По мнению Суда, важным являлось то, что в ходе судебного разбирательства именно сторона обвинения допрашивала сотрудников милиции, которые участвовали в задержании заявителя, ее личном досмотре и снятии отпечатков пальцев. Все сотрудники милиции дали показания о том, что все время до досмотра заявитель держала сумочку при себе, и что после досмотра у нее были сняты отпечатки пальцев всего один раз. В свою очередь, сторона защиты в целом бездействовала в ходе перекрестного допроса этих свидетелей и задала им всего два вопроса, направленные на дальнейшее прояснение подробностей вышеупомянутых событий (пункт 170 постановления).

▶ Задания
- A) Перепишите из фрагмента документа всё, начиная со слов «По мнению Суда, важным» и вниз до слов «(пункт 170 постановления).».
- B) Сколько вопросов сторона защиты задала сотрудникам милиции на перекрестном допросе, согласно фрагменту документа?

▶ Исходные данные
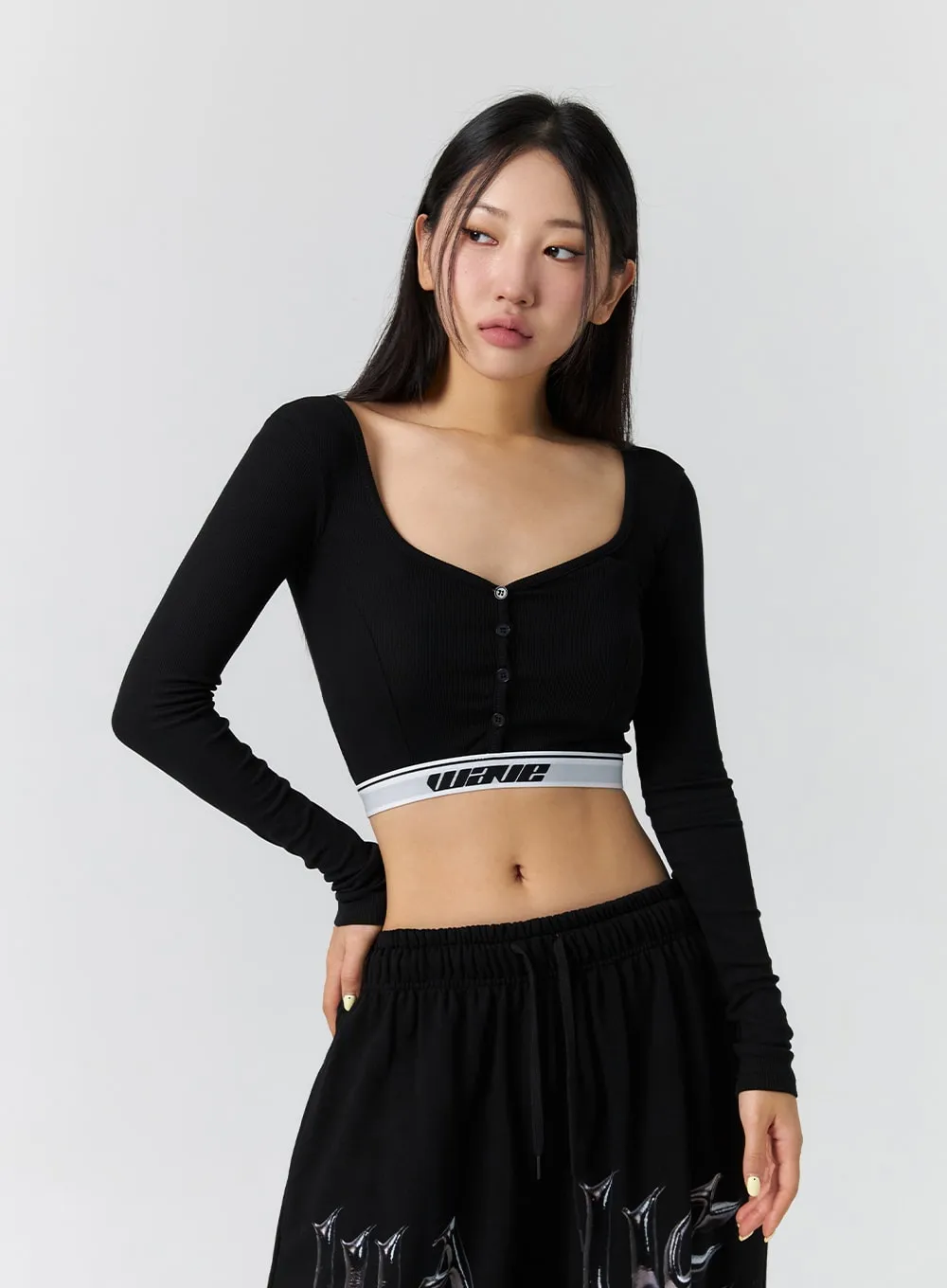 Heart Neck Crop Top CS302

==

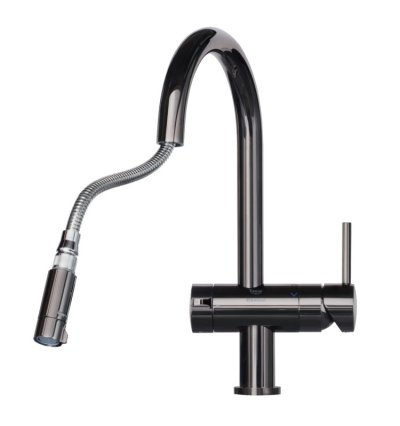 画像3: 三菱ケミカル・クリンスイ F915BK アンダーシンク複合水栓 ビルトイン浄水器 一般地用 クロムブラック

▶ Ответы по номерам
- A)
По мнению Суда, важным являлось то, что в ходе судебного разбирательства именно сторона обвинения допрашивала сотрудников милиции, которые участвовали в задержании заявителя, ее личном досмотре и снятии отпечатков пальцев. Все сотрудники милиции дали показания о том, что все время до досмотра заявитель держала сумочку при себе, и что после досмотра у нее были сняты отпечатки пальцев всего один раз. В свою очередь, сторона защиты в целом бездействовала в ходе перекрестного допроса этих свидетелей и задала им всего два вопроса, направленные на дальнейшее прояснение подробностей вышеупомянутых событий (пункт 170 постановления).

- B) Всего два вопроса.